> **Instruction**: Echo the part of the mortgage rates text between "Economists expect global" and "fixed rate deal.", inclusive, copying it word for word.

> **Text provided**:
Indecision could be costly for borrowers hoping for lower mortgage rates to surface. Increases to the Bank of England Base Rate (BBR) could add hundreds of pounds to repayments, according to Moneyfactscompare.co.uk analysis.
Ahead of the Bank of England’s latest interest rate decision due on Thursday this week, Rachel Springall, Finance Expert at Moneyfactscompare.co.uk, has provided further insight into what this means for the property sector moving forward.
“Indecisiveness could be the biggest enemy for borrowers this year. Rate increases can add hundreds of pounds a year to mortgage repayments, as already proven by recent mayhem in the mortgage market. It is highly unlikely that lenders will make substantial cuts in the months ahead until there is a clearer path for future rate setting.
The cost of living is expected to worsen in the coming months, which puts pressure on the Monetary Policy Committee (MPC) at the Bank of England to consider a rate increase.
Economists expect global markets to remain unsettled, with the unrest in the Middle East now over 100 days in. Fixed mortgage rates have come down from the peaks seen in April, but any further unexpected rises will hit those who have sat on the fence before refinancing.
Borrowers could be better off by locking into a new deal early with their existing lender, either three to six months ahead of when a fixed deal ends, but it’s also worth shopping around, too. Remortgage business is expected to be rife this year, and already we have seen the highest monthly rate of approvals since 2022. It is well worth moving off an expensive revert rate, as borrowers could save around £2,800 a year moving onto a fixed rate deal.
New buyers who hesitate to make the leap onto the property ladder could get hit by higher repayments because of their indecisiveness. A 0.25% rise to BBR would result in an increase in repayments of around £450 more over one year, based on a £250,000 loan over 25 years, if the typical rate rises from 5.50% to 5.75%.
A 0.50% rise means £906 more in repayments over the same period (if the rate rises to 6%), yet first-time buyers on higher rates will be hit even harder. The volatility surrounding fixed-rate mortgages sets the tone for borrowers to consider alternatives, such as a base rate tracker mortgage, but they must understand the mechanics of any deal.
On the face of it, a base rate tracker mortgage can look attractive at a time when fixed rates are rising and BBR is held, but economists expect a BBR increase before the year is over, which would directly impact tracker rates. However, there are some tracker mortgages that will allow borrowers to exit the deal early, without a nasty early repayment penalty.

> **Stored data**:
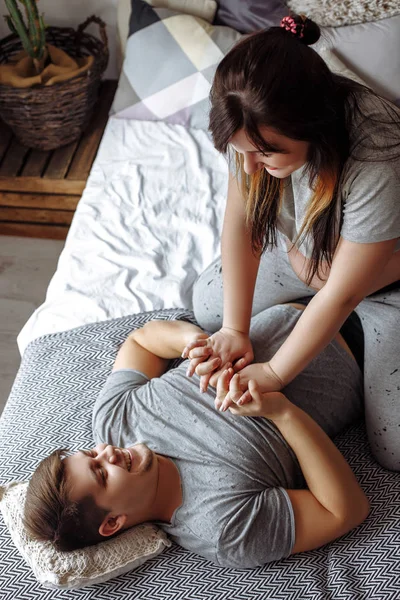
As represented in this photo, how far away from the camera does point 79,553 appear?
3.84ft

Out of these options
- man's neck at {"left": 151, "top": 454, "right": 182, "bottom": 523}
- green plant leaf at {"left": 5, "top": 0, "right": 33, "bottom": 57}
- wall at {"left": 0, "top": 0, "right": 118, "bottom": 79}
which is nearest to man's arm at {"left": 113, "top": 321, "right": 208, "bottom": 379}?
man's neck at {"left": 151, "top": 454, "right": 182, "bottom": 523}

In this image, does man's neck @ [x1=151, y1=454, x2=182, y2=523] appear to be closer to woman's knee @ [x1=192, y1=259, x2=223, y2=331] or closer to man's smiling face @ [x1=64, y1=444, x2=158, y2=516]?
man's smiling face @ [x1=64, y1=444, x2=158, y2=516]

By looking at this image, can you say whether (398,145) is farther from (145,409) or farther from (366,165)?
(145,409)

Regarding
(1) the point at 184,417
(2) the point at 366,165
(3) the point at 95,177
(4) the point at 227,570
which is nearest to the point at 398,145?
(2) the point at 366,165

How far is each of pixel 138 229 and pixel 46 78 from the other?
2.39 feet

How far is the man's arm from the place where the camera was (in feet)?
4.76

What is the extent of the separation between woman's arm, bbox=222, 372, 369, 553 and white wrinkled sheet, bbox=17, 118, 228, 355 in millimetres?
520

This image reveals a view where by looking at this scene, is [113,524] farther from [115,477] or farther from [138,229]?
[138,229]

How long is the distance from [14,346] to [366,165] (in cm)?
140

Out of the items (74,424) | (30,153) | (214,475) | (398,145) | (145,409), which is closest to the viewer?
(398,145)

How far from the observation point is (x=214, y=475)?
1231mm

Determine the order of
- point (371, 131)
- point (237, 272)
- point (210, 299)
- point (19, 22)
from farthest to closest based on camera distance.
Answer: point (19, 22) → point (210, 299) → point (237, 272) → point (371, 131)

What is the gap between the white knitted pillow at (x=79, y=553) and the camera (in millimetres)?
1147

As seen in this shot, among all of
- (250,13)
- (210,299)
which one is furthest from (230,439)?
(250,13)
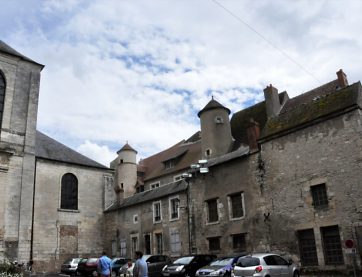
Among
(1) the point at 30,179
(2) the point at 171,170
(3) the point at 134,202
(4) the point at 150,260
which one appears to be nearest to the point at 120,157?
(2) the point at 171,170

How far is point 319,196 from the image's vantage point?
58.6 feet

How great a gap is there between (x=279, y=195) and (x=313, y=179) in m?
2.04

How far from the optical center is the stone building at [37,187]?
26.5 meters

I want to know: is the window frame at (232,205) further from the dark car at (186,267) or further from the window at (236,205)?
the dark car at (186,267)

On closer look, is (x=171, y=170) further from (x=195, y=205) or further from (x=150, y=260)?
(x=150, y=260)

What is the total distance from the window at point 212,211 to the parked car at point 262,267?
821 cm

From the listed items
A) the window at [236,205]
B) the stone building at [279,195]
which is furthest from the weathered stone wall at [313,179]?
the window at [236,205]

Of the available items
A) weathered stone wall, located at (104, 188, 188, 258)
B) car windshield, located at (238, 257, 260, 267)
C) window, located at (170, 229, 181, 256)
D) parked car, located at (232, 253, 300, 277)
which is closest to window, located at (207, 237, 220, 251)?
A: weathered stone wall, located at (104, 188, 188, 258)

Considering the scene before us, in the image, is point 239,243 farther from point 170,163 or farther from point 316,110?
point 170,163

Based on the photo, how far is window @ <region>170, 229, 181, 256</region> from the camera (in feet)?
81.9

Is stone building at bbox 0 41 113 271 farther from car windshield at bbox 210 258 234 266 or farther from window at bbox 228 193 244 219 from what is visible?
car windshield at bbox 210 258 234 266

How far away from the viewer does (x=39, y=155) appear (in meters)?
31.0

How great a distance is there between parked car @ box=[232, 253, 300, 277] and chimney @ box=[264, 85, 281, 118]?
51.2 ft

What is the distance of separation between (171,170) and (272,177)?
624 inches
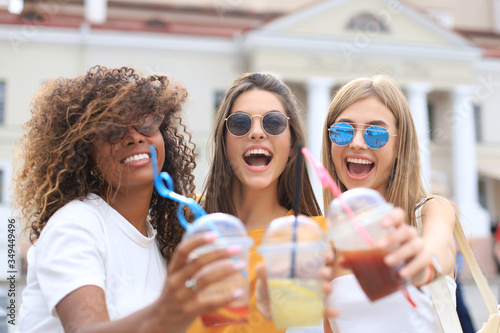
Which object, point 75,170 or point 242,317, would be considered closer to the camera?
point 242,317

> **The output**:
Economists expect global markets to remain unsettled, with the unrest in the Middle East now over 100 days in. Fixed mortgage rates have come down from the peaks seen in April, but any further unexpected rises will hit those who have sat on the fence before refinancing.
Borrowers could be better off by locking into a new deal early with their existing lender, either three to six months ahead of when a fixed deal ends, but it’s also worth shopping around, too. Remortgage business is expected to be rife this year, and already we have seen the highest monthly rate of approvals since 2022. It is well worth moving off an expensive revert rate, as borrowers could save around £2,800 a year moving onto a fixed rate deal.